[Mlir-commits] [clang] [lld] [llvm] [mlir] [IR] Introduce `T<address space>` to `DataLayout` to represent flat address space if a target supports it (PR #108786)

Alex Voicu llvmlistbot at llvm.org
Tue Sep 24 04:56:14 PDT 2024


AlexVlx wrote:

> I am personally not opposed to the DL solution, but I guess it's a big change that feels too much for me to approve. I'm also worried the "flat" concept is a special case of something more generic and we should instead define that. E.g.,

In reply to your question above re whether this is a DL or a Target property, I don't have a strong opinion there (it appears @shiltian and @arsenm might). I do believe that this is a necessary bit of query-able information, especially from a Clang, for correctness reasons (more on that below).
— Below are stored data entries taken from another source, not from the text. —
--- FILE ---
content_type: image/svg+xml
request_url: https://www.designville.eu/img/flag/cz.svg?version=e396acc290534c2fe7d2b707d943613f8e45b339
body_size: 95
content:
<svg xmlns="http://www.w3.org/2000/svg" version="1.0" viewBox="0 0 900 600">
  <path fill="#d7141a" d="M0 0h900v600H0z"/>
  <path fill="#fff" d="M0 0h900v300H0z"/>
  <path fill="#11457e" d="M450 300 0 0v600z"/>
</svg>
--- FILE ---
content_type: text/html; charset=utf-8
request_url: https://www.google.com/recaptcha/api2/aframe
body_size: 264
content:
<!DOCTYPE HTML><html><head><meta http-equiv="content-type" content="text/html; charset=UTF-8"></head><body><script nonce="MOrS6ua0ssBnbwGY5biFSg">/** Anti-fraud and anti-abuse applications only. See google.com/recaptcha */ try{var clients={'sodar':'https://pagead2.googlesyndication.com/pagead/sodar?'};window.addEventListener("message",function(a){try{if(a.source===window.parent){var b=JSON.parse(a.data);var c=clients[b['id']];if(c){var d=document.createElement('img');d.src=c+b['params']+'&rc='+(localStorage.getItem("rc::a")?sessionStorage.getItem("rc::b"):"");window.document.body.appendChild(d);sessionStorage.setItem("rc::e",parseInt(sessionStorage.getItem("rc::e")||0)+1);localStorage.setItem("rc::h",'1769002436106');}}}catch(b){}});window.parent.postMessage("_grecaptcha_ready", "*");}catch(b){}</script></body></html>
> * Does flat imply all AS can cast to it? If so, what happens if that is not true anymore in the future. If it's not implied, how do we query what's allowed and what is not?

To make this generically useful, it probably should, but I don't think the current words imply it.

> * Is there a value in not defining 0 as flat? It's what we basically assume everywhere already, isn't it?

Ah, this is part of the challenge - we do indeed assume that 0 is flat, but Targets aren't bound by LangRef to use 0 to denote flat (and some, like SPIR / SPIR-V) do not, but rather problematically use 0 to denote Private, which is extremely constrained. This leads to problematic IR, due to the assumption you mentioned. An example I ran into the other day is [`emitCalloc`](https://github.com/llvm/llvm-project/blob/5dc15ddf575978e0115b1a6edacb59f056792a80/llvm/lib/Transforms/Utils/BuildLibCalls.cpp#L1989) - note it just uses the default pointer type for its return, which is problematic unless 0 is flat(-ish). It is, of course, fixable via other means, but it's just an example of where we rely on 0 just working. 

Perhaps another solution(?) here would be to tweak LangRef to be binding in that it spells out that iff a particular Target has a Flat AS, that will be reflected in LLVM as AS0?